The flagship Intel Xeon E7-8894 v4 processor features the Broadwell-EX XCC (extreme core-count) die and has 24 cores with Hyper-Threading technology, 60 MB of L3 cache, 165 W TDP, a default frequency of 2.4 GHz and a turbo frequency of up to 3.4 GHz. Like other Broadwell-EX XCC CPUs, the new chip has quad-channel DDR3/DDR4 memory controller support and can manage up to ~3 TB of DRAM per socket (when used in conjunction with four Jordan Creek 2 scalable memory buffers). The CPUs are also equipped with 32 PCIe 3.0 lanes and three 9.6 GT/s QPI links for multi-socket environments.

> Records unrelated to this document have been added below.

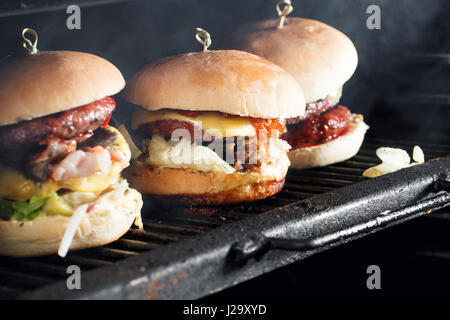 Delicious burgers with beef, tomato, cheese and lettuce. cooked on the grill assembled. heat the grill and the smoke - Stock Photo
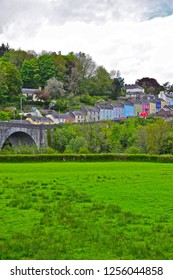 Llandeilo, Carmarthenshire / Wales UK - 5/10/2018:Pretty pastel coloured houses line the winding road over the bridge across the river Towy, up to the rural Welsh town of Llandeilo.
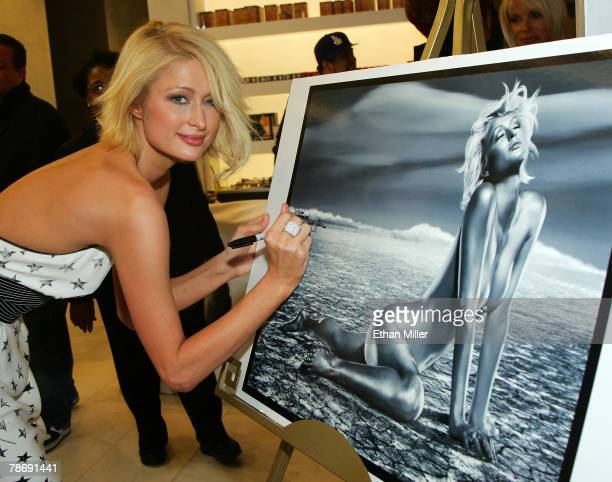Paris Hilton signs a photograph of herself as she attends the grand opening of Color A Salon by Michael Boychuck at Caesars Palace on January 1 2008...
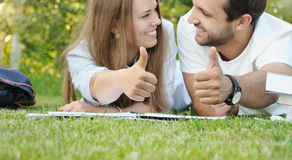 Happy couple of young students studying in the park Stock Images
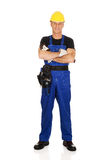 Full length mature worker with folded arms Stock Photo
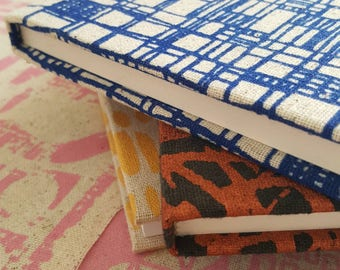 A5 sized hardback in screen printed Bright navy Overlap fabric by Lucie Summers.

Intel E7-8800 v4 Xeon Family | ||||||||
E7-8867 v4 | E7-8870 v4 | E7-8880 v4 | E7-8890 v4 | E7-8894 v4 |
E7-8891 v4 | E7-8893 v4 | ||
TDP | 165 W | 140 W | 150 W | 165 W | 165 W | 140 W | ||
Cores | 18 / 36 | 20 / 40 | 22 / 44 | 24 / 48 | 10 / 20 | 4 / 8 | ||
Base Freq | 2400 | 2100 | 2200 | 2200 | 2400 | 2800 | 3200 | |
Turbo | 3300 | 3000 | 3300 | 3400 | 3500 | 3500 | ||
L3 Cache | 45 MB | 50 MB | 55 MB | 60 MB | 60 MB | 60 MB | ||
QPI (GT/s) | 3 × 9.6 | 3 x 9.6 | 3 x 9.6 | |||||
DRAM | DDR4-1866 DDR3-1600 |
DDR4-1866 DDR3-1600 |
||||||
PCIe | PCIe 3.0 x32 | 3.0 x32 | 3.0 x32 | |||||
Price | $4672 | $4762 | $5895 | $7174 | $8898 | $6841 | $6841 |
Intel’s multi-core Xeon E7 processors are designed for various heavy-duty servers with four, eight or more sockets (to support more than eight sockets special third-party node controllers are required). Such mission-critical machines typically to be available 24/7/365 and this is why the Xeon E7 v4 and the Broadwell-EX range has a host of various RAS (reliability, availability, serviceability) features. The Xeon E7-8894 v4 CPU has exactly the same set of capabilities as its direct predecessor, the Xeon E7-8890 v4 released last year.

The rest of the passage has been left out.